------ Verilen metin ------

Sevgili Vildan, ne güzel olur değil mi?
Bugün, bazı arkadaşlar bana güzel bir sürpriz yaptılar.
Balkonda çiçeklerimle boğuşurken cep telefonum çaldı. Arkadaşımız lilium, ""Güler abla, benim bir işim vardı, Manyas'a geldim. Seni ziyaret edebilir miyim diye sordu. Yanında da bir misafiri varmış.
Çok memnun olacağımı belirttim. Biraz sonra, Lilium ile arkadaşımız Mine geldiler.
Sevgili Mine, eli kolu dolu gelmiş, sağolsun.
Sohbete başladık hemen, ama dikkat ettim, Mine'nin gözü hep kiraz ağacında (lâtife ediyorum)
Biraz sonra bir telefon daha. Arayan arkadaşımız Eylems.
"Güler abla, Gönen'de bir işim vardı, sana uğramak istiyorum". Hemen gel dedim.
Sağolsun o da bizi kırmadı, geldi.
Böylece mini bir agaclar.net toplantısı daha yaptık bahçede.

------

Görev A: Ziyaret yazısını iki cümleyle özetler misiniz?
Görev B:
Aşağıdaki ifadeler ziyaret yazısıyla uyuşuyor mu? Her biri için evet ya da hayır deyip kararı belirleyen sözleri yazıdan aynen aktarın.
(i) Lilium, Manyas'a bir iş için gelmişti.
(ii) Eylems önceden haber vermeden geldi.
(iii) Toplantı evin içinde yapıldı.
Görev C: Ziyaret yazısında "Balkonda çiçeklerimle boğuşurken" diye başlayan paragrafı, ana bilgilerini koruyarak daha kısa biçimde yeniden yazar mısınız?

------ Kayıtlı satırlar ------

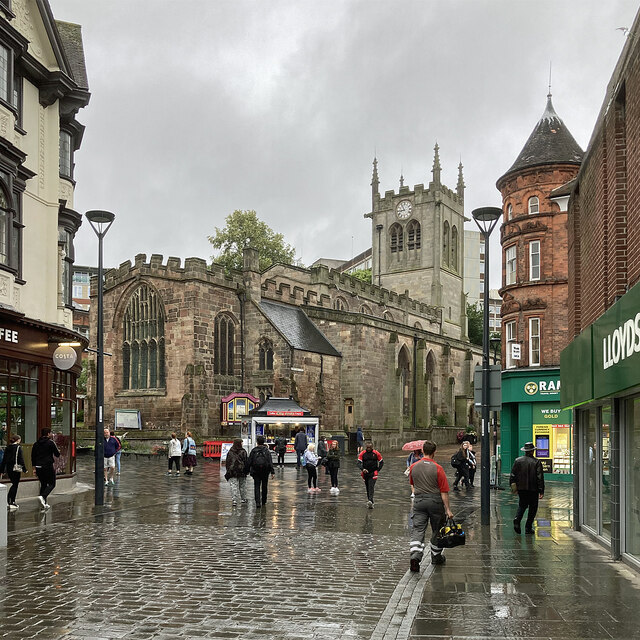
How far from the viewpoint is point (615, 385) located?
9977mm

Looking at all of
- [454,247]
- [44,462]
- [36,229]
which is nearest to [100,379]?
[44,462]

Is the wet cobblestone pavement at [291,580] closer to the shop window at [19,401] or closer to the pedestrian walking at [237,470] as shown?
the pedestrian walking at [237,470]

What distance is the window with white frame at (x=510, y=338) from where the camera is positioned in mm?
28625

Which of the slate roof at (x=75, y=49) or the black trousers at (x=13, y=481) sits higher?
the slate roof at (x=75, y=49)

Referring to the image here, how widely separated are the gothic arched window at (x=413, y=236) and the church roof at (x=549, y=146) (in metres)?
45.7

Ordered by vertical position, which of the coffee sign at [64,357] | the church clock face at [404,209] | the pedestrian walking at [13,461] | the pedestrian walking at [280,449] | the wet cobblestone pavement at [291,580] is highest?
the church clock face at [404,209]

------

Eksiksiz yanıt A: Yazar balkonda çiçekleriyle uğraşırken Lilium arayıp ziyarete gelmek istedi ve kısa süre sonra Mine ile birlikte geldi. Ardından Gönen'de işi olan Eylems de arayıp uğradı; böylece bahçede mini bir agaclar.net toplantısı yapıldı.

Eksiksiz yanıt B:
(i) Evet: "benim bir işim vardı, Manyas'a geldim"
(ii) Hayır: "Biraz sonra bir telefon daha. Arayan arkadaşımız Eylems."
(iii) Hayır: "mini bir agaclar.net toplantısı daha yaptık bahçede"

Eksiksiz yanıt C: Balkonda çiçeklerimle uğraşırken Lilium aradı. Bir iş için Manyas'a geldiğini söyledi ve yanındaki bir misafirle beni ziyaret edip edemeyeceğini sordu.